* [Your instructions] Write out exactly the lines from the one containing "by the photograph?" through the last line of the records below, including both.

* [Records supplied]
++++++++++

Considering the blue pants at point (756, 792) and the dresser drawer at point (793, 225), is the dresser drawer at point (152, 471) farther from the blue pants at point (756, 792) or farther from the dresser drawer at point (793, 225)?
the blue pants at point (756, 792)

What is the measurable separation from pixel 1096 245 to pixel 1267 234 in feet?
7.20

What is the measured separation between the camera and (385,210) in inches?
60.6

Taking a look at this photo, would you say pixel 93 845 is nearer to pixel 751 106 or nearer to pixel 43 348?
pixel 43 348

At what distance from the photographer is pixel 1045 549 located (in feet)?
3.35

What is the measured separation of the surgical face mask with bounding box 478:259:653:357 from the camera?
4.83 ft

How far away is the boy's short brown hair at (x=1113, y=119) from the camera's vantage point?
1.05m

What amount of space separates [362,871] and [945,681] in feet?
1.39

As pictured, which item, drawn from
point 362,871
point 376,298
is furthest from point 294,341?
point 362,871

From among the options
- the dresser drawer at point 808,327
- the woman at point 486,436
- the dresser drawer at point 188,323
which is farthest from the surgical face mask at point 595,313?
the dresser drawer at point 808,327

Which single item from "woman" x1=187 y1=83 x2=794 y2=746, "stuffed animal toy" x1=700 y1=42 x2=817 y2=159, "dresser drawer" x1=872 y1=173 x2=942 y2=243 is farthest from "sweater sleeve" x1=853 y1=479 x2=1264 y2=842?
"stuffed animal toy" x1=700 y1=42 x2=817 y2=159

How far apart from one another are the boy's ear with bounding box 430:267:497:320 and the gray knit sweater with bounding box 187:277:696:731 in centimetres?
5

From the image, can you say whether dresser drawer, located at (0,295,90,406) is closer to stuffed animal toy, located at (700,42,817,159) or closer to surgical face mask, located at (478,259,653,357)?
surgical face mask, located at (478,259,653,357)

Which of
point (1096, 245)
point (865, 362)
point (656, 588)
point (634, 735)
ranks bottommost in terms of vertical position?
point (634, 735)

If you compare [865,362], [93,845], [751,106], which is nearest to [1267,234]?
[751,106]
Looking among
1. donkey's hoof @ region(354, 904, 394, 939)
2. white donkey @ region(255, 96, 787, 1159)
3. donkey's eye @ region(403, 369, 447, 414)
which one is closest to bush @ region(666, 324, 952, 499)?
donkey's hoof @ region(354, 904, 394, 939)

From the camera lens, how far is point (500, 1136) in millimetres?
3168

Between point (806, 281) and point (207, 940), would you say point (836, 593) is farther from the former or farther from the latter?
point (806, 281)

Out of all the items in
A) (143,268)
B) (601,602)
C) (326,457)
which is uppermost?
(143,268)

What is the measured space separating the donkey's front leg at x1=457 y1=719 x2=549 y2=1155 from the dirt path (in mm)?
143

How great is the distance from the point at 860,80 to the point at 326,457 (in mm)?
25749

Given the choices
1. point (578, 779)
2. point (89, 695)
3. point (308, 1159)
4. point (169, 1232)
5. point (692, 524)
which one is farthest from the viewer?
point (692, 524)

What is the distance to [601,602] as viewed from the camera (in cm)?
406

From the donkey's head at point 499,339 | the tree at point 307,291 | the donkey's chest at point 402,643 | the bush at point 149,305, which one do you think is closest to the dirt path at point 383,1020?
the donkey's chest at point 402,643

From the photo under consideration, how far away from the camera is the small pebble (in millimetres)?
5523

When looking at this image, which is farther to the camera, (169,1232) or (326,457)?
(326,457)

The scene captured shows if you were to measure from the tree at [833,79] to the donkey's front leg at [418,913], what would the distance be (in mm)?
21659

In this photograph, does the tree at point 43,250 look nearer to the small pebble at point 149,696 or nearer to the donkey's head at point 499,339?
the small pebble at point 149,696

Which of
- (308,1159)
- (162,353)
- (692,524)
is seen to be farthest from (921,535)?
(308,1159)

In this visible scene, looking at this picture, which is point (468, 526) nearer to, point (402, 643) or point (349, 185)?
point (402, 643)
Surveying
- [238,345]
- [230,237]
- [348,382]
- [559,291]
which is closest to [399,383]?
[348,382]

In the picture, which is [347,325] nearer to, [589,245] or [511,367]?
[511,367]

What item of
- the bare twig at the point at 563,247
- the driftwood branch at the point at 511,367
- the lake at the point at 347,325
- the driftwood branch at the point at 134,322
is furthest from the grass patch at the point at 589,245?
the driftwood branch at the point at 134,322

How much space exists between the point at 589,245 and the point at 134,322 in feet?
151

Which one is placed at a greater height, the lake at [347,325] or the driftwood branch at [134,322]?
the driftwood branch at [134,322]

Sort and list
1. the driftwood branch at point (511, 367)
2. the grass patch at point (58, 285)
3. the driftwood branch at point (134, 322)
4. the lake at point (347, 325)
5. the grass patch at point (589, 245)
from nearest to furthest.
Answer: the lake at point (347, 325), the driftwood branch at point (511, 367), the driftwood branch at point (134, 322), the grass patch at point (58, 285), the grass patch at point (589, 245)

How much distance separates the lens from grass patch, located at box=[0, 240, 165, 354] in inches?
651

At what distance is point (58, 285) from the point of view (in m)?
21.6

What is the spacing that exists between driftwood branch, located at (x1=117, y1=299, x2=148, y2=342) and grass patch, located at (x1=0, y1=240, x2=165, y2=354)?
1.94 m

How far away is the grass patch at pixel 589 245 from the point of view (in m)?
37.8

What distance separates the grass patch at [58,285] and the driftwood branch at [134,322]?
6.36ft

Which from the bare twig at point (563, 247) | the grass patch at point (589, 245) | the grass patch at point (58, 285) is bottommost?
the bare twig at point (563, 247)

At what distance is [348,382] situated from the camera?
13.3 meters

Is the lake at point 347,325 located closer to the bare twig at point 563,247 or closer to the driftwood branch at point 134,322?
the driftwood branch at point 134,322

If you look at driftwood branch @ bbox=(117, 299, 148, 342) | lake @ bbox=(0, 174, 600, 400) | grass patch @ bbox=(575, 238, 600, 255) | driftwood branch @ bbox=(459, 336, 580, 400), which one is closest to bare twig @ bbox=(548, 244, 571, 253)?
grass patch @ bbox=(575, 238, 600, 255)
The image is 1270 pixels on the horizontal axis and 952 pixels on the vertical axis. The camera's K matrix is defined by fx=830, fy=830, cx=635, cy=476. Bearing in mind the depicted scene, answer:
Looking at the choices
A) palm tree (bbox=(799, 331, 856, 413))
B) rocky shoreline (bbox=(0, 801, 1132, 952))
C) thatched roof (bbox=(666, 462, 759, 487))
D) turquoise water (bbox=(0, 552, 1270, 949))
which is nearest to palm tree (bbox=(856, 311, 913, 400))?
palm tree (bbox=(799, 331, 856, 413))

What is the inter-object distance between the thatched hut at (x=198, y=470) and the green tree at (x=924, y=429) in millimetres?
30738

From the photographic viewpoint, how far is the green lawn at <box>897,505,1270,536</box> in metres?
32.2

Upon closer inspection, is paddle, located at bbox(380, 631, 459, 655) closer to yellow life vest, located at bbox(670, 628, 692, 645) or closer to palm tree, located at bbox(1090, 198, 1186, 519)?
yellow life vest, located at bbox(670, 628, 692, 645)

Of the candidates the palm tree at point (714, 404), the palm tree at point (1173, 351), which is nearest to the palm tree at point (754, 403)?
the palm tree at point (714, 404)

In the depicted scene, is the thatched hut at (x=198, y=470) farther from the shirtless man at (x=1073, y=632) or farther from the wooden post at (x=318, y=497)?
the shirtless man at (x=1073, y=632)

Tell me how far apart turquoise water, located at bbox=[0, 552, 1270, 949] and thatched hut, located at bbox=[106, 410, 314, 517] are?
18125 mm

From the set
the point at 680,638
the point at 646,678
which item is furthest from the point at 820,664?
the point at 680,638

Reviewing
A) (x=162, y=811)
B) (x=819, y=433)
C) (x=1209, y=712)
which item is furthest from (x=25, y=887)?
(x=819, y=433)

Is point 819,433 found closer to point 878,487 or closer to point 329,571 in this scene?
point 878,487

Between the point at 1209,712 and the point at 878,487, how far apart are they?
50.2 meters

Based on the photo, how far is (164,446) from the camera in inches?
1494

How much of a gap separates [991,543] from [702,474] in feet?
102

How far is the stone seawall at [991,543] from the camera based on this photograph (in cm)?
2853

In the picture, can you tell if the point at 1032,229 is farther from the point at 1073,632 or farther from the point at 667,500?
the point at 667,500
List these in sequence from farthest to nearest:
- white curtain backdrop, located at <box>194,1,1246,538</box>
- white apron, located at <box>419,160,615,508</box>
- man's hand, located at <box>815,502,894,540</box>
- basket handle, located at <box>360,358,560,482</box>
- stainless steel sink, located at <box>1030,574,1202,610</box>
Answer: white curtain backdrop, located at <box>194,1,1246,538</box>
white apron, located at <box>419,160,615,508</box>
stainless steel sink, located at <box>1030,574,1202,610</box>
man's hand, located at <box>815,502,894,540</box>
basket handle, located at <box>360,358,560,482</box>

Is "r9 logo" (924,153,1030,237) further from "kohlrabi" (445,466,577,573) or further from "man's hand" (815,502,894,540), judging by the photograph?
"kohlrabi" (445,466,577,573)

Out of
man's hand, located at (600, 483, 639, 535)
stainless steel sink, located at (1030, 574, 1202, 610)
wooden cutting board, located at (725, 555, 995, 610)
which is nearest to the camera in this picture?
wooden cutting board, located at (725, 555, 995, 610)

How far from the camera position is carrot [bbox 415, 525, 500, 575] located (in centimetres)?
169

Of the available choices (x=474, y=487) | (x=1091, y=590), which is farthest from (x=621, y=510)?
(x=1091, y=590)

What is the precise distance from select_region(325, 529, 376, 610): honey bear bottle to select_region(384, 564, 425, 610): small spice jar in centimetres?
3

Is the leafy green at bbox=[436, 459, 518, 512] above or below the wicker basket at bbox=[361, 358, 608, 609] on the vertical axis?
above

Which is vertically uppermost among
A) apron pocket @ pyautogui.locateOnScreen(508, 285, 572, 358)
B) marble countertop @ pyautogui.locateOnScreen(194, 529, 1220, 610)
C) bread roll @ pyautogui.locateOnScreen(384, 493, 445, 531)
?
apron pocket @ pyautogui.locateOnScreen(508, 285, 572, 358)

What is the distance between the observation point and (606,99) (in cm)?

++++++++++

* [Finished answer]
Is "r9 logo" (924,153,1030,237) further from "kohlrabi" (445,466,577,573) or further from "man's hand" (815,502,894,540), judging by the photograph?
"kohlrabi" (445,466,577,573)

Out of
man's hand, located at (600, 483, 639, 535)
stainless steel sink, located at (1030, 574, 1202, 610)
wooden cutting board, located at (725, 555, 995, 610)
which is nearest to the camera in this picture?
wooden cutting board, located at (725, 555, 995, 610)

How far from the camera position is carrot [bbox 415, 525, 500, 575] located (in centimetres)?
169

Of the available choices (x=474, y=487) | (x=1091, y=590), which is farthest from (x=621, y=510)?
(x=1091, y=590)

What is the precise distance from select_region(325, 529, 376, 610): honey bear bottle to select_region(384, 564, 425, 610): small spice jar in centimetres?
3

Is the leafy green at bbox=[436, 459, 518, 512] above or below the wicker basket at bbox=[361, 358, 608, 609] on the vertical axis?
above

Which is vertically uppermost among
A) apron pocket @ pyautogui.locateOnScreen(508, 285, 572, 358)
B) marble countertop @ pyautogui.locateOnScreen(194, 529, 1220, 610)
C) bread roll @ pyautogui.locateOnScreen(384, 493, 445, 531)
?
apron pocket @ pyautogui.locateOnScreen(508, 285, 572, 358)

What is the distance between the observation point and (606,99) (in cm)?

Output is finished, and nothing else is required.